I heard from my parents in England that our old neighbour Pete had passed on. When I was a boy he took me hunting with him so often that he became an indelible part of my childhood memories. I’ll always remember clinging on for dear life to a piece of ply-wood chained to the back of his land-rover as it bounced across the grass up at the Iron Age hill fort, Barbary Castle. He didn’t take us kids up there to do that again after Jill Morton, the Swan pub landlord’s daughter fell off the ply-wood and broke her arm.
I’ll always remember the times he took me beating the bushes for pheasants, or working the trap for the clays. I made great pocket money from the shooters for that work. I loved it!

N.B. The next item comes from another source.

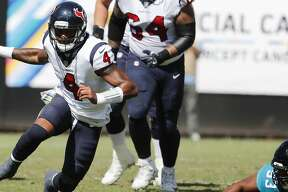 Houston Texans quarterback Deshaun Watson (4) breaks away from Jacksonville Jaguars defensive end Calais Campbell (93) during the second quarter of an NFL football game at TIAA Bank Field on Sunday, Oct. 21, 2018, in Jacksonville.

He’d always carry his side by side 12 gauge opened but loaded under his arm, and was incredibly fast to raise and shoot when he saw some game. We’d walk the fields alongside the hedgerows with his three dogs Sally, Jenny (the two Jack Russells) and Sue (a black Labrador), working the bushes to flush out unfortunate rabbits, Pete with his tweed hat on and wearing a green jacket. After we’d been shooting we’d go off to the pub for a quick half of cider and back home. Then he would clean the guns, gut the rabbits, and he would play his harmonica.Â
Pete was a classic Wiltshire countryman with an accent as broad as a barn. He knew the countryside in the dark, knew were to find the pheasants, when they nested, where the rabbits needed to be caught. He didn’t talk much, but he was a wonderful man, I’ll miss him. We were lucky to have him. I learned to love the Wiltshire countryside because of him.
God’s got him now, and I imagine he’s wandering the fields of heaven with his dogs, chasing rabbits out of the hedgerows. That’s what a piece of heaven looks like to me, walking with Pete and talking about the countryside and the animals.